Jamais deux sans trois, et assurément cette dernière collaboration entre l’Opera Orchestre national de Montpellier Occitanie et Rafael R. Villalobos s’impose comme la plus aboutie. Le trublion andalou puise toujours dans ses humanités et son sens aigu de l’actualité pour composer une Iphigénie nourrie à sa source antique en même temps qu’elle évoque en filigrane le conflit qui secoue la porte de l’Europe et du monde slave. La Tauride c’est la Crimée et de là à Marioupol où le théâtre asile fut pris pour cible, il n’y a qu’un pas. Comme pour la Tosca tant décriée, Rafael R. Villalobos poursuit différentes trames narratives. Entre la scène du théâtre et sa fonction cathartique qui ouvre et referme la représentation, le décor en bâtiment déchiré par les bombes qui s’abattent pendant l’orage de l’ouverture, les costumes qui évoquent tant les réfugiés que des treillis militaires, le metteur en scène se concentre sur la tragédie de peuples frères déchirés comme peuvent s’entretuer les Atrides. Ce dernier axe, classique et antique, sera bien la ligne majeure d’une mise en scène acérée ou la direction d’acteur ne souffre d’aucune faiblesse. Deux scènes très courtes d’Euripide et de Sophocles ouvrent avec élégance les deux parties de ce spectacle. Cela donne d’autant plus de force aux évocations ukrainiennes ou à la démonstration metatextuelle qui ne sont jamais imposées ou ne parasitent la lecture de l’oeuvre.

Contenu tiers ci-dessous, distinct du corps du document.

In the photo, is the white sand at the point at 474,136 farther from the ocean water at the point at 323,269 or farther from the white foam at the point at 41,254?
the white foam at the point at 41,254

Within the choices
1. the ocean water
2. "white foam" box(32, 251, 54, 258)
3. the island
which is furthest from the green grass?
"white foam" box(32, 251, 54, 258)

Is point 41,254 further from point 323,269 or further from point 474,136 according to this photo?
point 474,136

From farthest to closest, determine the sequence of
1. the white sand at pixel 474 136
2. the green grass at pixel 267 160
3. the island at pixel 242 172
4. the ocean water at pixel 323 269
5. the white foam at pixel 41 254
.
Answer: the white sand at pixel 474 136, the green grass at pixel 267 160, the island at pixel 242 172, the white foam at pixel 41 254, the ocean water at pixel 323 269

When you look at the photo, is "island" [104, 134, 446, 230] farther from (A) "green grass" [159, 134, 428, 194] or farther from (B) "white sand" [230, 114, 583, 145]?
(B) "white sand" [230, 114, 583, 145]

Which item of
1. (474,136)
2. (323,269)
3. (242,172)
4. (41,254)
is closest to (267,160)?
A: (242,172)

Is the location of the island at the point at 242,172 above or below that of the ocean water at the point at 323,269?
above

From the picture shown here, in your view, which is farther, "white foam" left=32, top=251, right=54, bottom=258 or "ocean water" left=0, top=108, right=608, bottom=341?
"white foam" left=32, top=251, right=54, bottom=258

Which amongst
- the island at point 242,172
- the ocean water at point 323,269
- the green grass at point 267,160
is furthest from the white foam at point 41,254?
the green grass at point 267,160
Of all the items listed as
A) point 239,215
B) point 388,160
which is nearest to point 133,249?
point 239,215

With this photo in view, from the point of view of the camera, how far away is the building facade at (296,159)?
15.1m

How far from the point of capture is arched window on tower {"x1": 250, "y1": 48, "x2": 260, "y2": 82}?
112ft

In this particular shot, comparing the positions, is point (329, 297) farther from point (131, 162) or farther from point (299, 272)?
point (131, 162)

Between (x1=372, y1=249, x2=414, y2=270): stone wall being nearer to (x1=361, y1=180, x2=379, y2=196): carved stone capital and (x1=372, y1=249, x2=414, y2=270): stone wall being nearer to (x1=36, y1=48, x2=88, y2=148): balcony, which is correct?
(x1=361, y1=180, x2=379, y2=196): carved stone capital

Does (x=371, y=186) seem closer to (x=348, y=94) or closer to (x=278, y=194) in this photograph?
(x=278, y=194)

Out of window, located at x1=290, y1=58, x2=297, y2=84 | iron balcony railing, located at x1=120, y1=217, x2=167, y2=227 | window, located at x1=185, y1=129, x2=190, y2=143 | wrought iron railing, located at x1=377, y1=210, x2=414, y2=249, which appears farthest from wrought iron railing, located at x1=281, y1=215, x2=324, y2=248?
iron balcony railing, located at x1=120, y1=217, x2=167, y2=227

Ce juste dosage des référents qui irriguent la scène se transmet à la distribution. Si celle-ci n’est pas exempte de défaut, l’engagement de tous les protagonistes se doit d’être souligné. Armando Noguera se bat contre une diction du français rétive, ce qui vient hacher tant la ligne que l’expression. Son Thoas n’en demeure pas moins sonore. Valentin Thill dispose et du style et du timbre attendu dans ce rôle noble de ténor. Il fait de Pylade un héros aussi tendre que résolu. Jean-Sébastien Bou brule et les planches et sa voix. Si son Oreste désespéré se compose d’un seul bloc sonore imposant, on reste pantois devant l’incarnation. Les scories sont nombreuses, la justesse mise à mal à l’occasion, mais qu’importe si le théâtre est à ce prix. Vannina Santoni épouse la prosodie et la ligne gluckienne avec évidence. Certes, elle manque d’assise dans le grave et peine encore à varier les couleurs pour étoffer son portrait de l’éplorée déchirée entre ses devoirs contradictoires. Elle déploie cependant un chant lumineux qu’elle redouble d’une présence scénique aussi efficace qu’elle est minimaliste. Les seconds rôles et surtout le chœur rejoignent l’engagement intense de ces quatre protagonistes.
Pourtant, ils ont fort à faire avec les choix radicaux qu’opère Pierre Dumoussaud. Il entraîne cette formation classique dans une course folle digne d’une phalange baroque dès les premiers coups de tonnerre. Son geste vif trouve des contrastes extrêmes dans les tempi et les nuances. Le tout tend le drame vers un point de rupture plusieurs fois effleuré : les chœurs manquent plusieurs départs, les solistes luttent parfois contre les décibels, les violons perdent tout soyeux et les vents se dissipent parfois. Mais là encore, force est de reconnaître l’intelligence de la proposition et de constater que cette fosse soufflante et grondante irrigue le plateau autant qu’elle participe de la réussite globale de cette proposition.